Eine gute Nachricht

Finanzielle Förderung für den Hospiz Erweiterungsbau

Foto: Lorentzen

Niebüll (rl) – Vor acht Jahren wurde das Wilhelminen Hospiz durch die Stiftung Deutsche Krebshilfe mit 200.000 Euro gefördert. „Jetzt stehen wir wieder an dem Punkt, Fördergelder zusammenzutragen,“ so die Geschäftsführerin Christel Tychsen. Durch einen Erweiterungstrakt soll das Hospiz von sieben auf elf Gästezimmer erweitert werden. Wieder wurde ein Antrag auf Förderung in Höhe von 200.000 Euro an die Stiftung Deutsche Krebshilfe gestellt.
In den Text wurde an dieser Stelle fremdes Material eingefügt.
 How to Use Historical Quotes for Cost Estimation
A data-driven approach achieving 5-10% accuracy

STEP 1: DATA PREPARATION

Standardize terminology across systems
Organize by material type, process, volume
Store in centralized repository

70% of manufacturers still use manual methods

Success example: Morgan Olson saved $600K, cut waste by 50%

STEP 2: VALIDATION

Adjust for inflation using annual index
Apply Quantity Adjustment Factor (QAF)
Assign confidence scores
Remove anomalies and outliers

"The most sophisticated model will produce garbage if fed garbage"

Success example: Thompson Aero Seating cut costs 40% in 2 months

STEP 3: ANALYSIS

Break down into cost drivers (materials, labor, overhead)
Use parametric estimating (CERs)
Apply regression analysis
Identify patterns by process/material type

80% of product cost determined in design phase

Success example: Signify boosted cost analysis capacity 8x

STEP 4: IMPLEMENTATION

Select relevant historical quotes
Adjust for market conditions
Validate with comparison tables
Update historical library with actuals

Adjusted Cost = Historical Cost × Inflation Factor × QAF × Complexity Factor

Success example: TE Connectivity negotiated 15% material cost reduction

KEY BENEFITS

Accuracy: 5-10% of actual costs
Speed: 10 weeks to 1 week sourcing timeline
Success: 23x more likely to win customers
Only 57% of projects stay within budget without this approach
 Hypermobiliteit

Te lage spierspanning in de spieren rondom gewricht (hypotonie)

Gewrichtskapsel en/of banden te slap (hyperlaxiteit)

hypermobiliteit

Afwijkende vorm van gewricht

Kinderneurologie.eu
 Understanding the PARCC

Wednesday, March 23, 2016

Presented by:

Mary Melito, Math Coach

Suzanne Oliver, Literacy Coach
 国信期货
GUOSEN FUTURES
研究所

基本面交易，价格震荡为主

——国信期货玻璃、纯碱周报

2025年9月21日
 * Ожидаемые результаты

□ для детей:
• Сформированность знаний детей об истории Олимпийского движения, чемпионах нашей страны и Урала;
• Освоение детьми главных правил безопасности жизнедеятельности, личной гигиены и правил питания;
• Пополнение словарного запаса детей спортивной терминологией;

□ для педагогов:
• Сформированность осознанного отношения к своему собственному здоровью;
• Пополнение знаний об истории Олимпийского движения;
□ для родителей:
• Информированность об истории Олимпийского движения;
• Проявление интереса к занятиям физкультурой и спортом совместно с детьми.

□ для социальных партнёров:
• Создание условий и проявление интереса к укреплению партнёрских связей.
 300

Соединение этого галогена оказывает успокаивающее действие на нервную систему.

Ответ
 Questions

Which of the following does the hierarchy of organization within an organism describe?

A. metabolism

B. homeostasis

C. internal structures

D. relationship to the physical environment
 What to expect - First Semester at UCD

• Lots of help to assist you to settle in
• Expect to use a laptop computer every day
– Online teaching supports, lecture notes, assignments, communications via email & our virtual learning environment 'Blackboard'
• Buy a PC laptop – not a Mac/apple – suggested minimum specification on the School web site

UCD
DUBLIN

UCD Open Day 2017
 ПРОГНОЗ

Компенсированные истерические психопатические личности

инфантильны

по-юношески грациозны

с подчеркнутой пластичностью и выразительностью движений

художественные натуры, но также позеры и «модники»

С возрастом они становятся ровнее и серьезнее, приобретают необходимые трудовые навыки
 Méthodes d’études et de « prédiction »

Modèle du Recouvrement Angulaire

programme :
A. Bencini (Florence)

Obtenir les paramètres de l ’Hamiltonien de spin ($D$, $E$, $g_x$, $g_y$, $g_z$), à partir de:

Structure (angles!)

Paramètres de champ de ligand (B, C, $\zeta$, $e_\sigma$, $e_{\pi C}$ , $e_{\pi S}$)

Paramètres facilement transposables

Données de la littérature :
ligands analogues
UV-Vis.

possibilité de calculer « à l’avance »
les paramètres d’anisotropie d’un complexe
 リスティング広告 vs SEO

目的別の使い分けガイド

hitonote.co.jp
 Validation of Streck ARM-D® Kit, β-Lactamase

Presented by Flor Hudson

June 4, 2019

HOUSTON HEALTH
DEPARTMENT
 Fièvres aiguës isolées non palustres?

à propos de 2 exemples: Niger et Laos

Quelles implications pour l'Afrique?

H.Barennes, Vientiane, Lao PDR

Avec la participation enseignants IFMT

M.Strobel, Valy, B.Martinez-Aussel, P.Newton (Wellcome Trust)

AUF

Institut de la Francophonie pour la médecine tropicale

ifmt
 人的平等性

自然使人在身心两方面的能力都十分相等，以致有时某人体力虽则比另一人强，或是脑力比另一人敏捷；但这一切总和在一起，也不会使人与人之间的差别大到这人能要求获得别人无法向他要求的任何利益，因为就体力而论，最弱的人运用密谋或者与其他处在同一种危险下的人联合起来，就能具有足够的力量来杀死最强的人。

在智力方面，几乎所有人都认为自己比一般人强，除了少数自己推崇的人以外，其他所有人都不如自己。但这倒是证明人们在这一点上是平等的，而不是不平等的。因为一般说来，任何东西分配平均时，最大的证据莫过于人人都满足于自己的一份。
Deren Vorstandsvorsitzender Gerd Nettekoven, war vergangenen Donnerstag eigens aus Bonn angereist. „Ich habe ganz gerne die Reise heute Morgen von Bonn aus in den hohen Norden unternommen,“ begann er eine kleine improvisierte Ansprache auf dem Parkplatz vor dem Hospiz. Als gemeinnützige Organisation finanziere sich die Stiftung Deutsche Krebshilfe ausschließlich aus Spenden und freiwilligen Zuwendungen. Deswegen sei er sehr froh die Gelegenheit nutzen zu können, Elke und Günther Asmussen einen großen Dank auszusprechen. Mit ihrem Kegelklub „Die Goldene Neun“, so Gerd Nettekoven, haben beide in den vergangenen 27 Jahren, durch vielfältige Aktivitäten 245.000 Euro eingenommen. Mit diesem Geld sei neben der Stiftung Deutsche Krebshilfe auch das Wilhelminen-Hospiz unterstützt worden. Neben Worten des Dankes hatte Gerd Nettekoven auch noch eine gute Nachricht im Gepäck. Die Stiftung Deutsche Krebshilfe wird die Erweiterung des Wilhelminen Hospiz mit 200.000 Euro fördern.